(EXERCISE DIRECTIONS) The task requires restating, word for word, the lines of the entries below from the one containing "New Zealand, site" through the final one, both included.

====================

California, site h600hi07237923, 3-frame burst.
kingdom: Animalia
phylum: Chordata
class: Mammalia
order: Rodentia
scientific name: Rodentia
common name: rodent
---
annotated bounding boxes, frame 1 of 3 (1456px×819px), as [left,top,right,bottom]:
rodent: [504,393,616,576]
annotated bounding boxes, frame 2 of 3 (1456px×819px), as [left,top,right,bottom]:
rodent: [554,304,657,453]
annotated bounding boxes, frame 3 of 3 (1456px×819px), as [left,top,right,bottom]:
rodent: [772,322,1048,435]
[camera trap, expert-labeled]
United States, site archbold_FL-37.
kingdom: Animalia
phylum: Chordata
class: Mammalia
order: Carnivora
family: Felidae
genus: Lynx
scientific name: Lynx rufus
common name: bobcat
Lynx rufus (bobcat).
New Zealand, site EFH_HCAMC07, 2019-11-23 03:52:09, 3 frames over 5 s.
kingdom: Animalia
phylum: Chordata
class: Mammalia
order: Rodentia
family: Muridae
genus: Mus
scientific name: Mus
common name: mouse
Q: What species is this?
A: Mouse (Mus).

====================

(EXERCISE OUTPUT)
New Zealand, site EFH_HCAMC07, 2019-11-23 03:52:09, 3 frames over 5 s.
kingdom: Animalia
phylum: Chordata
class: Mammalia
order: Rodentia
family: Muridae
genus: Mus
scientific name: Mus
common name: mouse
Q: What species is this?
A: Mouse (Mus).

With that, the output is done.